» **DATASET CONTENT**:

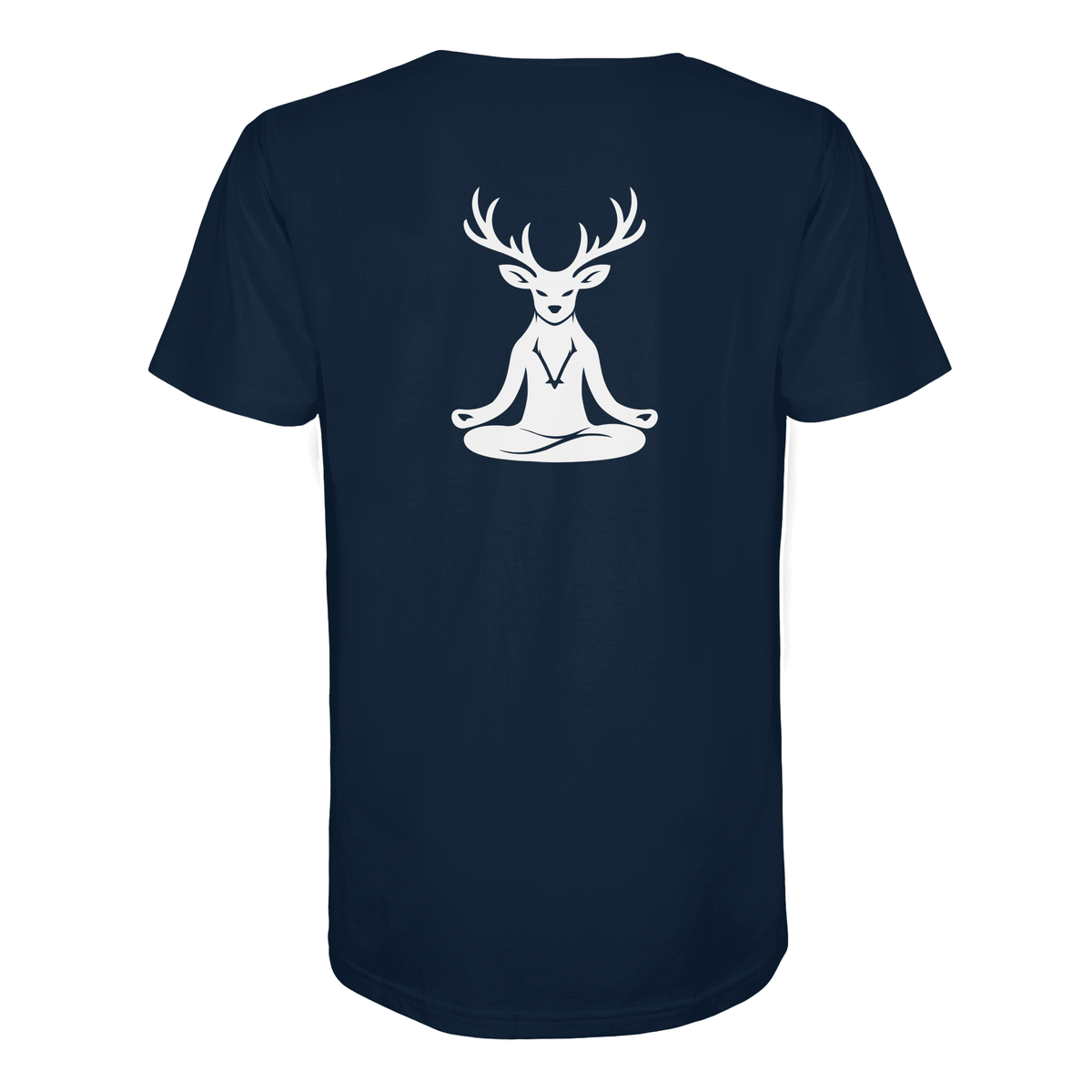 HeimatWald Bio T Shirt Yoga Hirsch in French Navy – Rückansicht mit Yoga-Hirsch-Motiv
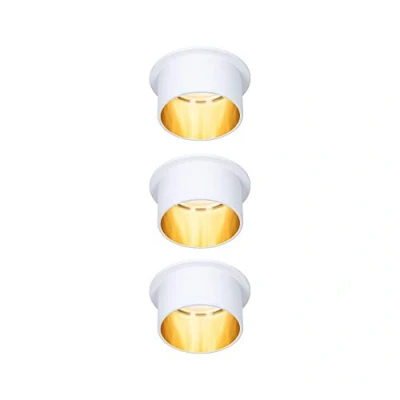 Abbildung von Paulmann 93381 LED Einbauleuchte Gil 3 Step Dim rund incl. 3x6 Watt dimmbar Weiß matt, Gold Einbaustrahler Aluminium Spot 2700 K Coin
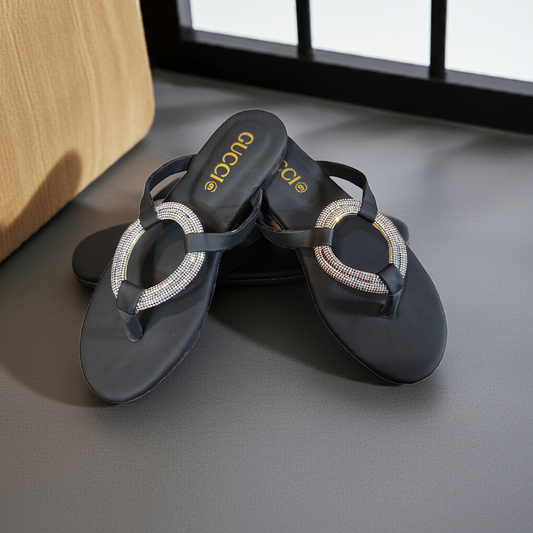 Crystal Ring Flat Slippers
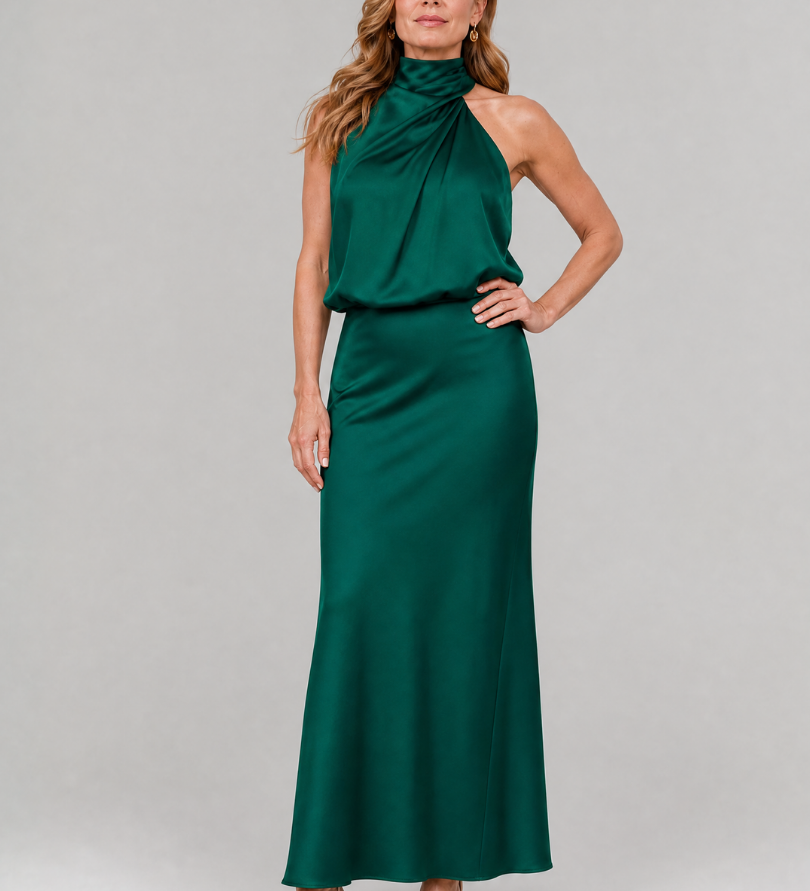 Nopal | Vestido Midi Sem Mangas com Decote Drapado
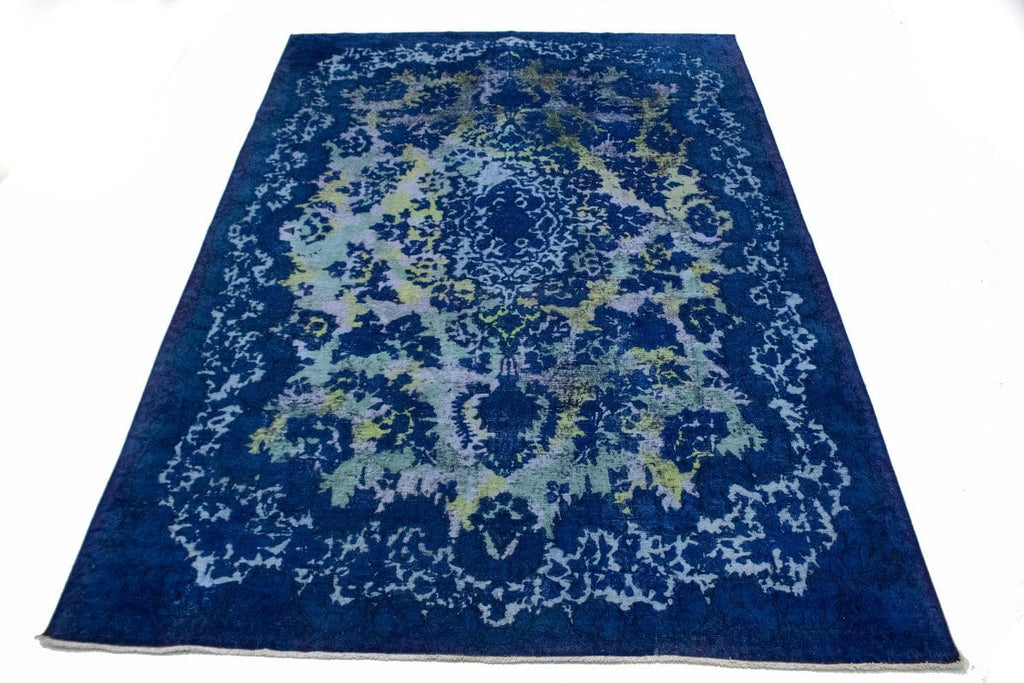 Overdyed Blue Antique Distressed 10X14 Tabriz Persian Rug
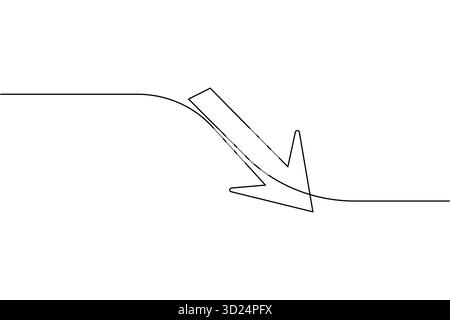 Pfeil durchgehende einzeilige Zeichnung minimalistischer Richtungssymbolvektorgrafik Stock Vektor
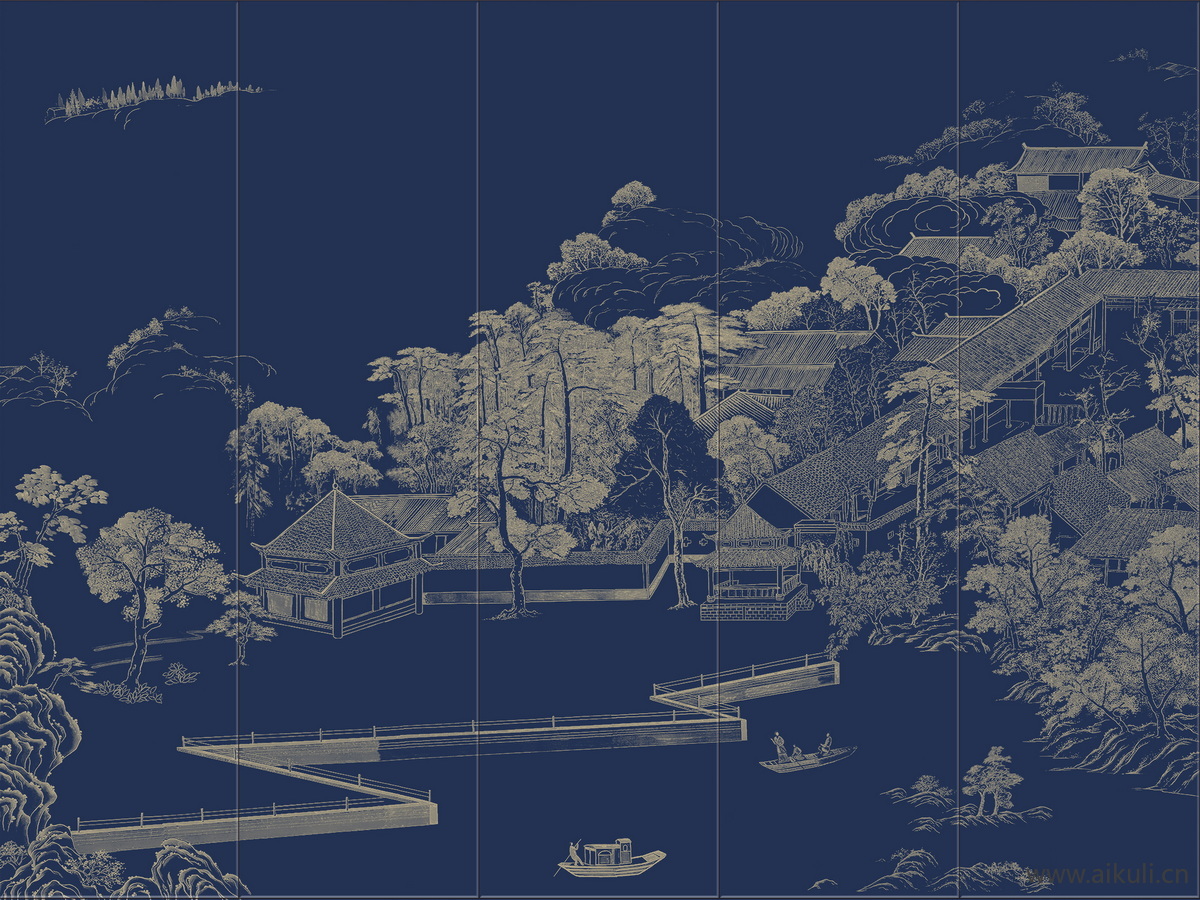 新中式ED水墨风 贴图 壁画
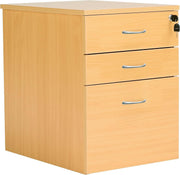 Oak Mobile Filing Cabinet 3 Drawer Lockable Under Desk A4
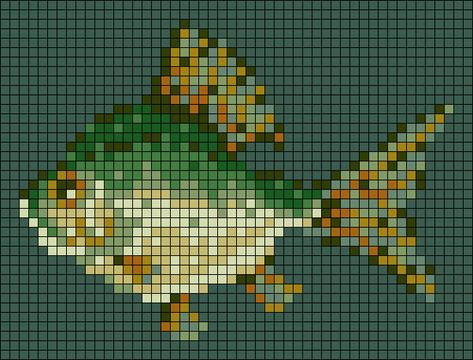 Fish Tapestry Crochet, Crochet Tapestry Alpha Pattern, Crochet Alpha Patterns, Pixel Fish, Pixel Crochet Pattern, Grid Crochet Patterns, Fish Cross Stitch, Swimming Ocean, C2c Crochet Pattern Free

» **EXERCISE BRIEF**: Please give again, word for word, the lines from the one containing "Pfeil durchgehende einzeilige" through the last line of the listing above, inclusive, and leave out pictures.

» **TASK RESPONSE**:
 Pfeil durchgehende einzeilige Zeichnung minimalistischer Richtungssymbolvektorgrafik Stock Vektor
 新中式ED水墨风 贴图 壁画
 Oak Mobile Filing Cabinet 3 Drawer Lockable Under Desk A4
 Fish Tapestry Crochet, Crochet Tapestry Alpha Pattern, Crochet Alpha Patterns, Pixel Fish, Pixel Crochet Pattern, Grid Crochet Patterns, Fish Cross Stitch, Swimming Ocean, C2c Crochet Pattern Free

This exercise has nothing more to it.